▶ APPLY WHAT YOU READ
#1 According to the post below on Navy officers and enlisted sailors, why do enlisted sailors have little to no debt? Answer in one to three sentences.
#2 Answer these questions from the post below on Navy officers and enlisted sailors:
(a) Who trains both new officers and new seamen?
(b) How many paygrades do both officers and enlisted move up "for free"?
(c) What does the post say about the USN's manning right now?
#3 Pick up the post below on Navy officers and enlisted sailors after its final line, keeping its voice and topic.

*** SOURCE DOCUMENT

Even new Officers are treated with little respect as they still need to learn the ropes of what to do and what not to do.  Do you realy think that everyone will respect a new officer that just got out of college and just walked onto the ship?  The answer is no...they salute the unifrom not the person.   What that means is that most new Officers "Think" they know everything...much like that new Seaman that just finished bootcamp.  Neither have a lick of real knowledge about what realy goes on in the USN, both have to earn the respect of others...both get trained by the Chief.


Difference is Officers get paid more...but they normally have lots of debt from the colleges they went to.  Enlisted have little to no debt as they are still young and most haven't gone to college.


Both Officer and Enlisted move up 3 paygrades for free...meaning they just do their time at the paygrade before and than they move up to the next..once they try to get to that 4th paygrade...than they both can have issues moving up.  NO one can say what is going to happen in the next few years.  Right now the USN is overmanned!  Both Officers and Enlisted are being seperated for almost anything.  Either can be kicked out also for different reasons. 


What does your son want to do????  Does he want to be Enlisted or Officer?  NOT what YOU want him to do...what does he say?

******
*** DATA SUPPLIED

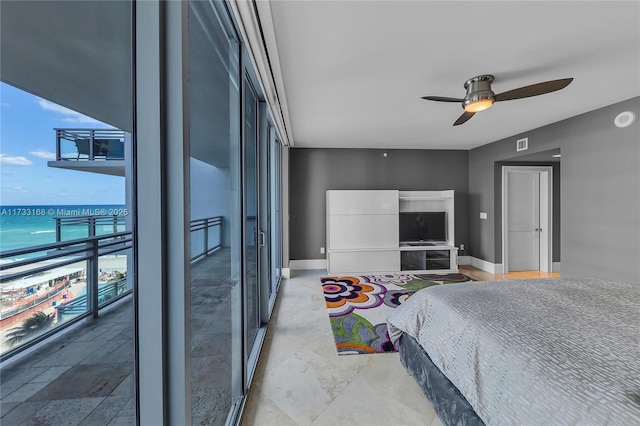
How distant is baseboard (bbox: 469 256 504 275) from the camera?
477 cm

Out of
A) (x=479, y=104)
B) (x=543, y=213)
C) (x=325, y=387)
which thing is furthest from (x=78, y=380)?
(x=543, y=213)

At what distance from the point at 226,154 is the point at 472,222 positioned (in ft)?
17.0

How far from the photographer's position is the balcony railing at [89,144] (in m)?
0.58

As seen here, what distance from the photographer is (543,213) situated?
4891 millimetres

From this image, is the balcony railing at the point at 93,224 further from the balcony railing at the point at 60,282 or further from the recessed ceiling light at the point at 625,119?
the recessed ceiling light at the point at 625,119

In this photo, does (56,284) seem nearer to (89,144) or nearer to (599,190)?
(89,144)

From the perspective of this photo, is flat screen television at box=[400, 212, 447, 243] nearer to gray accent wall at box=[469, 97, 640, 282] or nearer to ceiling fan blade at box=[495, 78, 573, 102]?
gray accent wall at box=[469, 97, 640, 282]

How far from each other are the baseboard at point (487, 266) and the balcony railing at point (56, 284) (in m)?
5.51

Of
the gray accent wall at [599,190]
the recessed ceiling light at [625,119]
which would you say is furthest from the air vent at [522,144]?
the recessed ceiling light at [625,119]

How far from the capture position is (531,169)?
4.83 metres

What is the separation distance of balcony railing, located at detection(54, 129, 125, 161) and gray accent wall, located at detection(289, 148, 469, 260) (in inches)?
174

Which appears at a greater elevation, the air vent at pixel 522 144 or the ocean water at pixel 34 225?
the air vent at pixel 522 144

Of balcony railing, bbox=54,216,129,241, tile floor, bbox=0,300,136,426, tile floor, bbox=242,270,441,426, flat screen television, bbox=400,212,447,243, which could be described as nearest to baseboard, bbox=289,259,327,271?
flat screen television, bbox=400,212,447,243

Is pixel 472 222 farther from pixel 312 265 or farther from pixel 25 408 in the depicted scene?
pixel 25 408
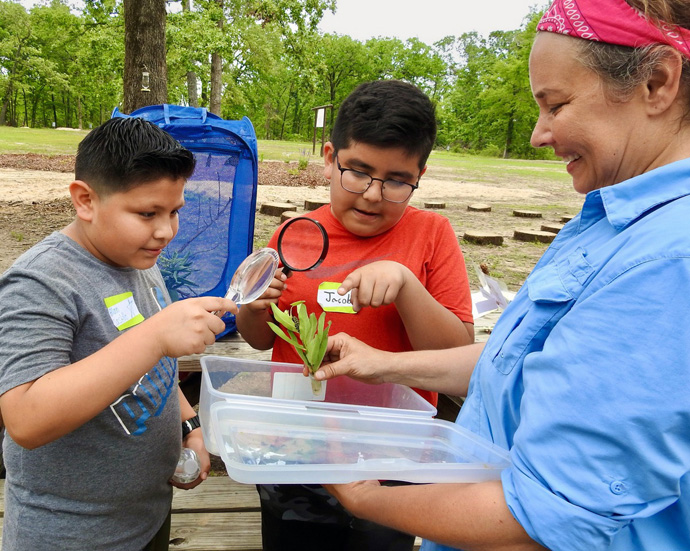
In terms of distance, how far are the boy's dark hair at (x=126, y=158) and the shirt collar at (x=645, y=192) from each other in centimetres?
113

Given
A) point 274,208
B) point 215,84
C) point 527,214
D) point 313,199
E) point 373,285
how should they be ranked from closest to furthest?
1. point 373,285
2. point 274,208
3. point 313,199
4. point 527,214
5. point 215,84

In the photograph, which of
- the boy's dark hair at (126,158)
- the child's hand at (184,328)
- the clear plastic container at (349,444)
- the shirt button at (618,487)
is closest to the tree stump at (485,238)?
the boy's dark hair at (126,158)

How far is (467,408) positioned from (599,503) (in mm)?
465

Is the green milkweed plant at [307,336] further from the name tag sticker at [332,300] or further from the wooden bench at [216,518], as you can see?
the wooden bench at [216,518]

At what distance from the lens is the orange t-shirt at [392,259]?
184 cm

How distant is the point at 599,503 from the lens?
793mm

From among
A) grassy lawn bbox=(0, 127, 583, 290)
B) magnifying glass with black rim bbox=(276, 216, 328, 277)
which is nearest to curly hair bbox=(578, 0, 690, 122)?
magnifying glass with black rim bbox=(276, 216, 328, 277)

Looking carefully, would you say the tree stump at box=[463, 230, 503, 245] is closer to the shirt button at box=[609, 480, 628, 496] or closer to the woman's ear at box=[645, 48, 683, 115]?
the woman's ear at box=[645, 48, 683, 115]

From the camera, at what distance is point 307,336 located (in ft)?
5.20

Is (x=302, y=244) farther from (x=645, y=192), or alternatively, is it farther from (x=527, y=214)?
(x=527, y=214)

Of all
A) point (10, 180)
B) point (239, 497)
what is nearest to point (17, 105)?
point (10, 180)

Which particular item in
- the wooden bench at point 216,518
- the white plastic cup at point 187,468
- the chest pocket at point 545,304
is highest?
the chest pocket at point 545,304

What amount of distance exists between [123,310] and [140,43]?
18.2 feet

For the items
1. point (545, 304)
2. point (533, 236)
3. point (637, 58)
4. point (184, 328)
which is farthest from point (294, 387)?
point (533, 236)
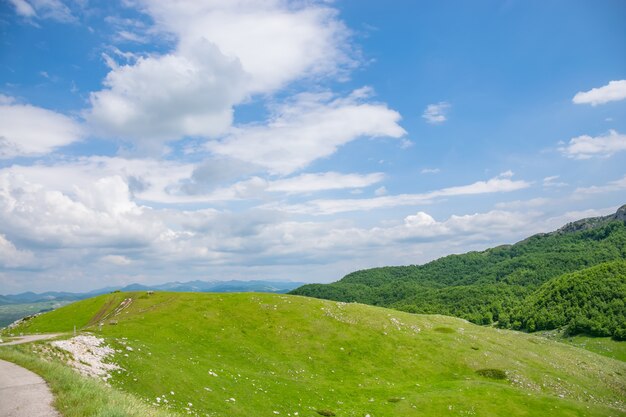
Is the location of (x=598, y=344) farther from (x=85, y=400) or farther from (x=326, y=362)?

******

▶ EXERCISE ANSWERS
#1 Enlisted sailors have little to no debt because they are still young and most have not gone to college. Officers, in contrast, usually carry a lot of debt from the colleges they attended.

#2
(a) The Chief.
(b) Three paygrades.
(c) The USN is overmanned.

#3
My son had his PIR on good Friday. He turned 29 while in boot camp and had a college degree. Because he had finished college he went in as an E3. Personally, I'm glad he was older, had a degree, and some life experience behind him. I think it would have been more difficult for him to have gone in at 18 and tried to work on his degree while on active duty. These are just my thoughts on it. Everyones situation is different. I will tell you that he owes quite a bit yet in school loans so that is something to consider, although the Navy is paying off some of it. As far as not trusting the recruiters, just make sure you get everything in writing.


Lady Hamilton, from your response I feel you are emplying by son is a loser. I don't see him that way. I was proud  the day he graduated from college, I'm proud of the fact that for the last four years he has been helping physically and mentally challenged adults have as independent lives as possible, and I was proud the day of his PIR. I have no problems with people entering the Navy out of high school. I was just trying to explain how it worked out for my son and the pros and cons.

I have a great deal of respect for people who go into the service no matter what age they are.

I would also like to say thank you for your daughters service. She has certainly been very successful! You have a right to be very proud of her.

I am a real believer in going to college right out of high school. There is nothing like experiencing the college scene as an eighteen year old. I loved it. My husband loved it. Our older son loved it. Our younger more or less loved it. You really can't put a dollar tag on it. Of course, much depends on the financial situation of each family because sending a child to college is expensive and more expensive today than 5, 10 years ago. Circumstances change. 

As far as dollars and cents go, I know several young whipper snapper who dropped out of college and they make more money than any of our kids (or the total sum of any number of our kids) will ever make. I have also encounter a number of "stars" from high school who have flamed out.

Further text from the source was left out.